I made a 10 exposure r stack to check and see if that could get us any deeper or a better image. I used the same technique as before with weight maps, etc. I also checked the swarped images which, thanks to the weight mapping, look pretty good. After DAOphot'ing, I discovered that the standard deviation of the image is in fact smaller for the 10 exposures than for the 7 exp stack (9.98 as opposed to 10.908--I'd say this is a big enough difference to warrant some interest). DAOphot also found 10,000 more stars from extra three exp (now we're up to 46,000) so I'm hoping that they're not all crap and can contribute to the fainter mags. I checked out the chi and sharp plots and I'd say they add a few tenths of a mag to the 7 exposure weighted image. Considering all these things, I'm going to say that the 10 exposure stack is the way to go. Particularly because bad image quality is what got those three exposures thrown out to begin with and that's no longer an issue.
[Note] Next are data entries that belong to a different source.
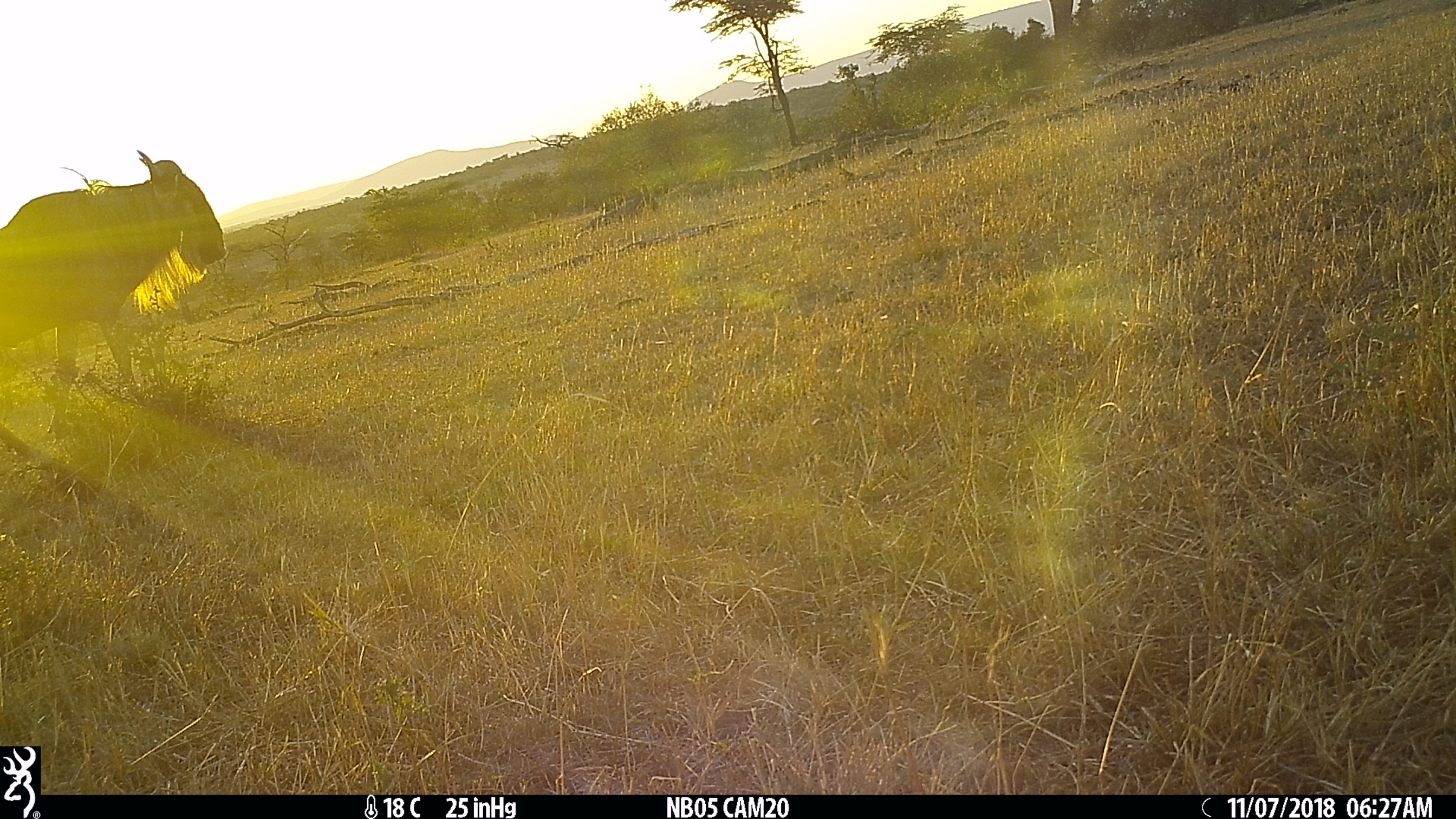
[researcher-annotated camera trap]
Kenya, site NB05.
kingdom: Animalia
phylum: Chordata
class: Mammalia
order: Artiodactyla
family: Bovidae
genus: Connochaetes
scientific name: Connochaetes taurinus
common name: blue wildebeest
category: wildebeest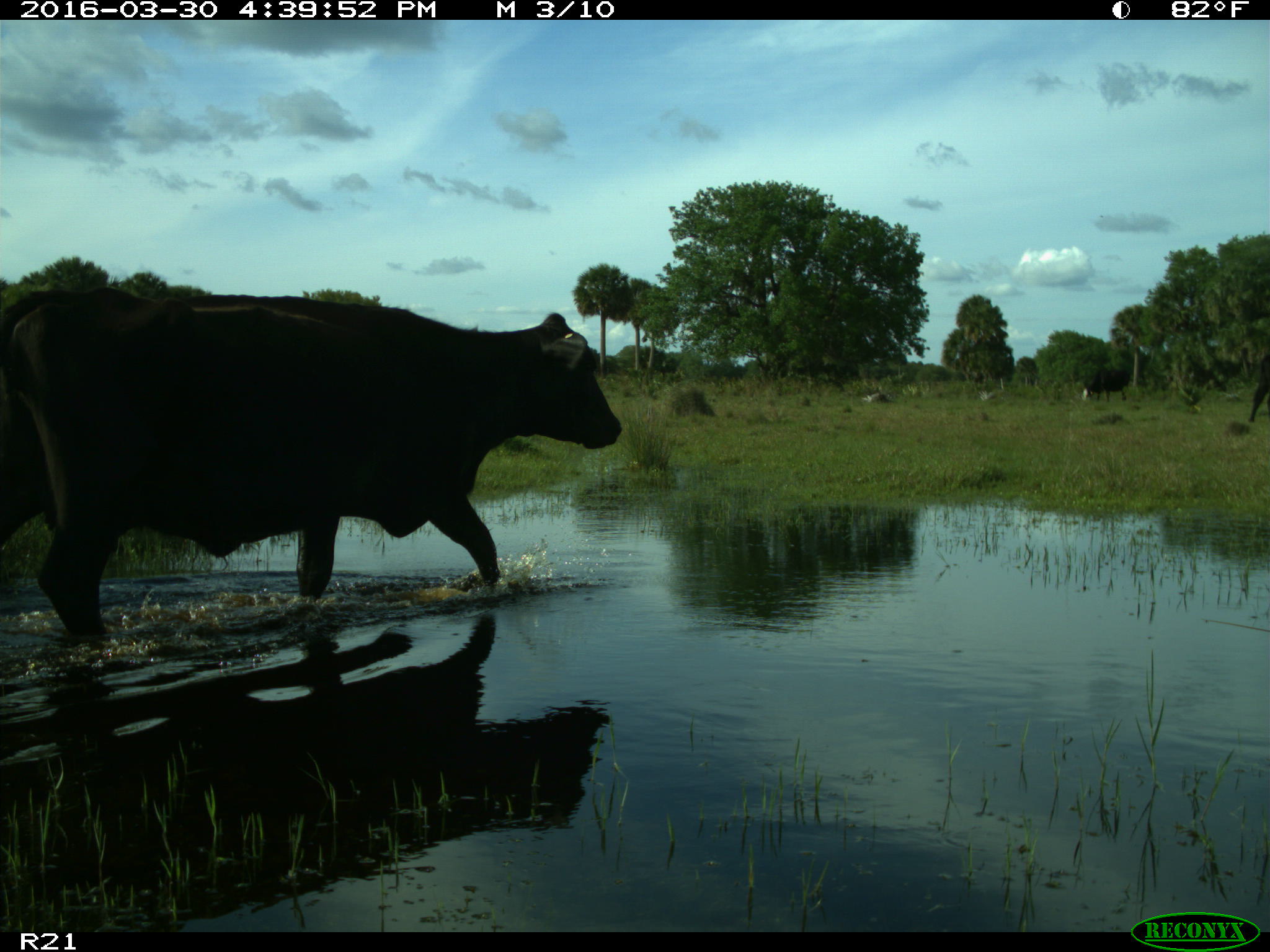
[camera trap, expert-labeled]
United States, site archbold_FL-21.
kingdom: Animalia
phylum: Chordata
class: Mammalia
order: Artiodactyla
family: Bovidae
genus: Bos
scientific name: Bos taurus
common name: domestic cow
Bos taurus (domestic cow).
Still to do/consider (by no means in order of importance):

1. On the calibration code I still need to: bootstrap calibration, find mean, median, variance
2. Use python code to iterate allstar--does this get us any deeper?
3. Should we go back and use the weight maps in sextractor? Could it make a big difference in detecting faint sources from the beginning? I got this idea from reading Dave's Hercules paper this morning. It's a rather handy step-by-step guide of pretty much everything I'm doing.
4. Submit registration/abstract for workshop ASAP.
5. Talk to Dave about images.
6. Fix bug in sharp/chi comparison code.